Getting nested nullability information

class Data
{
    public string?[] ArrayField;
    public Tuple<string?, object> TupleField;
}
private void Print()
{
    Type type = typeof(Data);
    FieldInfo arrayField = type.GetField("ArrayField");
    FieldInfo tupleField = type.GetField("TupleField");

    NullabilityInfoContext context = new ();

    NullabilityInfo arrayInfo = context.Create(arrayField);
    Console.WriteLine(arrayInfo.ReadState );       // NotNull
    Console.WriteLine(arrayInfo.Element.State);    // Nullable

    NullabilityInfo tupleInfo = context.Create(tupleField);
    Console.WriteLine(tupleInfo.ReadState);                      // NotNull
    Console.WriteLine(tupleInfo.GenericTypeArguments [0].State); // Nullable
    Console.WriteLine(tupleInfo.GenericTypeArguments [1].State); // NotNull
}
tannergooding commented 2 years ago

Generic Math

We are previewing (as in they will not ship as "stable" with .NET 6) several new interfaces which enable operators to be used with generics:

public static TSelf Sum<TSelf>(IEnumerable<TSelf> values)
    where TSelf : INumber<TSelf>
{
    TSelf result = TSelf.Zero;

    foreach (var value in values)
    {
        result += value;
    }

    return result;
}

This is powered by a new feature which allows static abstract members to be declared in interfaces. This enables interfaces to expose operators and other static methods, such as Parse or Create, and for those to be implemented by a derived type. Please see our associated blog post for more details!

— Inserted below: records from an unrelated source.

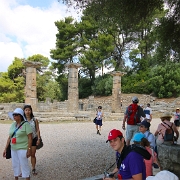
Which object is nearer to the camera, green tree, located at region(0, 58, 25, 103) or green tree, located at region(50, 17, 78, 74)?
green tree, located at region(0, 58, 25, 103)

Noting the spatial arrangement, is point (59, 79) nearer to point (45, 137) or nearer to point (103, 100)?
point (103, 100)

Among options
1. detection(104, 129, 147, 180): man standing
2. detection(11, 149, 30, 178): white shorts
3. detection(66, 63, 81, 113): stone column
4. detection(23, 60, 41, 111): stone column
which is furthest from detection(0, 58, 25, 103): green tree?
detection(104, 129, 147, 180): man standing

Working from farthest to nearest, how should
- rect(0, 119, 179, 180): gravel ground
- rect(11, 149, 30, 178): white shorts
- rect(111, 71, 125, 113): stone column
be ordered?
rect(111, 71, 125, 113): stone column < rect(0, 119, 179, 180): gravel ground < rect(11, 149, 30, 178): white shorts

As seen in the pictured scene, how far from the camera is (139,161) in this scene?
88.4 inches

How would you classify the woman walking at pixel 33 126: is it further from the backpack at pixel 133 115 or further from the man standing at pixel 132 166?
the man standing at pixel 132 166

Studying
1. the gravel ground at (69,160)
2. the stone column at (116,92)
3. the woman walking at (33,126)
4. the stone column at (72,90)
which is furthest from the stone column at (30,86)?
the woman walking at (33,126)

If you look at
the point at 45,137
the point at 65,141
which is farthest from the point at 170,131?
the point at 45,137

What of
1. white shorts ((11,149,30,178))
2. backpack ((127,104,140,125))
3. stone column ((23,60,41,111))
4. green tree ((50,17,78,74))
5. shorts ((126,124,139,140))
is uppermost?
green tree ((50,17,78,74))

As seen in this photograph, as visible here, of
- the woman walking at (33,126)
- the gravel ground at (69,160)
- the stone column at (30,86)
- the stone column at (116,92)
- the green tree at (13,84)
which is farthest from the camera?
the green tree at (13,84)

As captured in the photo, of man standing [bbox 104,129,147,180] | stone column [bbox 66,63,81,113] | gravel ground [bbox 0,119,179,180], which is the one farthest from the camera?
stone column [bbox 66,63,81,113]

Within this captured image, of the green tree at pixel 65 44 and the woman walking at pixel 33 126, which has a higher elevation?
the green tree at pixel 65 44

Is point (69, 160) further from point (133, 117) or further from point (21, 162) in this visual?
point (21, 162)

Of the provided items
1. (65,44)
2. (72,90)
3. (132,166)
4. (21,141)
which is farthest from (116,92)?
(132,166)

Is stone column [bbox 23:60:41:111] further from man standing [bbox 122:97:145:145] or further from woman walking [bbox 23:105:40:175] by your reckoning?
woman walking [bbox 23:105:40:175]
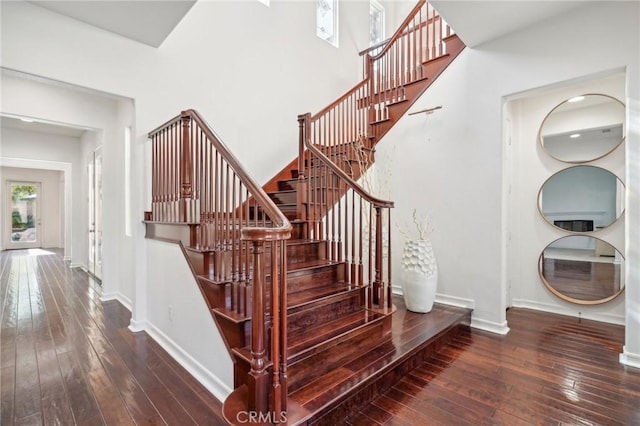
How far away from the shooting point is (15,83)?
382 cm

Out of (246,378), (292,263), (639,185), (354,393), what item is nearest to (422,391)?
(354,393)

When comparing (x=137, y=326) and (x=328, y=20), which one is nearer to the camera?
(x=137, y=326)

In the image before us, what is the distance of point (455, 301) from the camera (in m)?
3.54

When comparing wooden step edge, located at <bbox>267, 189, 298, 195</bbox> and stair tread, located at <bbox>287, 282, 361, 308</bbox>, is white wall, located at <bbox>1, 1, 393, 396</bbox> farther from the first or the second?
stair tread, located at <bbox>287, 282, 361, 308</bbox>

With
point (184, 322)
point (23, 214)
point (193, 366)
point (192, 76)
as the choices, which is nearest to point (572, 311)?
point (193, 366)

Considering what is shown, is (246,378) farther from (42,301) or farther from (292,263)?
(42,301)

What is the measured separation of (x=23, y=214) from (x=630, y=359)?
14.6 m

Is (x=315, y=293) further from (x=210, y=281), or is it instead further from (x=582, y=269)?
(x=582, y=269)

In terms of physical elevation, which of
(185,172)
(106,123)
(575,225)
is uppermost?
(106,123)

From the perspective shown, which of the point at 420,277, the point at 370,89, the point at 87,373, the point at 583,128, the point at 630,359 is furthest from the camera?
the point at 370,89

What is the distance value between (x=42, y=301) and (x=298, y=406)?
14.7 feet

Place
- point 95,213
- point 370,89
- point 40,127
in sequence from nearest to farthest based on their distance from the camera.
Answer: point 370,89
point 95,213
point 40,127

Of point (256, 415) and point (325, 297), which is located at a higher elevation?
point (325, 297)

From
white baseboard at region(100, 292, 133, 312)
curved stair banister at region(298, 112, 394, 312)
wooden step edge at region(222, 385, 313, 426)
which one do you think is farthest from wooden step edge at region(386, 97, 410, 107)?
white baseboard at region(100, 292, 133, 312)
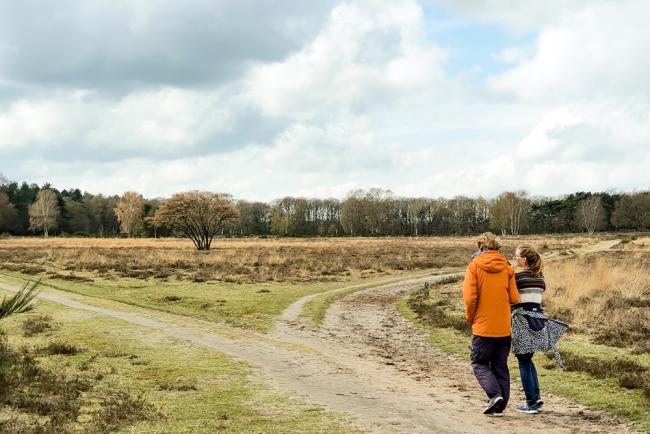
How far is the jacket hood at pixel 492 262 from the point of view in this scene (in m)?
7.18

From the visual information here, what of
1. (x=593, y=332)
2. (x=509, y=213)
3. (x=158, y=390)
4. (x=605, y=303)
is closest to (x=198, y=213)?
(x=605, y=303)

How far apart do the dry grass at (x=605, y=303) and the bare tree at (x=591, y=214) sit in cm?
9703

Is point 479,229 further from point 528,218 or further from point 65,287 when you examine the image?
point 65,287

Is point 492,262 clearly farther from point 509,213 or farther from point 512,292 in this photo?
point 509,213

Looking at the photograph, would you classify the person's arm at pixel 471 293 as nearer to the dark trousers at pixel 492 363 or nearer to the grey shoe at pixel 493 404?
the dark trousers at pixel 492 363

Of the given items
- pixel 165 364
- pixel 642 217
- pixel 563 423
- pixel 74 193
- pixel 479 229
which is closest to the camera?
pixel 563 423

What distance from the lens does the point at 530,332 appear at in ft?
24.6

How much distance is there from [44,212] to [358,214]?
67.1 meters

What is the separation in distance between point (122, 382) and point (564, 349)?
941cm

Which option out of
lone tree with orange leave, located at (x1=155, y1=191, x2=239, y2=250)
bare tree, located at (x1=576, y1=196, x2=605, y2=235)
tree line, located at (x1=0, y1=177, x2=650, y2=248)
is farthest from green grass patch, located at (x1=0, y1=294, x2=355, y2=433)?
bare tree, located at (x1=576, y1=196, x2=605, y2=235)

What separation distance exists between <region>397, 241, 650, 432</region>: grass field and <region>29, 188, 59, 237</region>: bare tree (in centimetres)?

layomia commented 2 years ago

System.Text.Json

Utf8JsonWriter "write raw" APIs (https://github.com/dotnet/runtime/issues/1784)

There are scenarios where customers want to integrate existing, "raw" JSON payloads when writing new JSON payloads with Utf8JsonWriter.

Sample code:

JsonWriterOptions writerOptions = new() { WriteIndented = true, };

using MemoryStream ms = new();
using UtfJsonWriter writer = new(ms, writerOptions);

writer.WriteStartObject();
writer.WriteString("dataType", "CalculationResults");

writer.WriteStartArray("data");

foreach (CalculationResult result in results)
{
    writer.WriteStartObject();
    writer.WriteString("measurement", result.Measurement);

    writer.WritePropertyName("value");
    // Write raw JSON numeric value
    byte[] formattedValue = FormatNumberValue(result.Value);
    writer.WriteRawValue(formattedValue, skipValidation: true);

    writer.WriteEndObject();
}

writer.WriteEndArray();
writer.WriteEndObject();

New synchronous stream overloads on JsonSerializer (https://github.com/dotnet/runtime/issues/1574)

In many scenarios, users need to serialize and deserialize JSON data to/from a stream in a synchronous manner. We've added new APIs on JsonSerializer to support this. Overloads that take source-generated content are also provided.

using MemoryStream ms = GetMyStream();
MyPoco poco = JsonSerializer.Deserialize<MyPoco>(ms);
JulieLeeMSFT commented 2 years ago

CodeGen

Community PRs

From @SingleAccretion:

Dynamic PGO https://github.com/dotnet/runtime/issues/43618

LSRA https://github.com/dotnet/runtime/issues/43318

Loop Optimization

Structs

Optimizations

danmoseley commented 2 years ago

Gosh @SingleAccretion did a lot!

filipnavara commented 2 years ago

One of them is listed twice but still hell of a job!

kunalspathak commented 2 years ago

@EgorBo - Feel free to add some performance improvement graphs for dynamic PGO/inline changes.

JulieLeeMSFT commented 2 years ago

One of them is listed twice but still hell of a job!

Thanks for catching it. Deleted the line.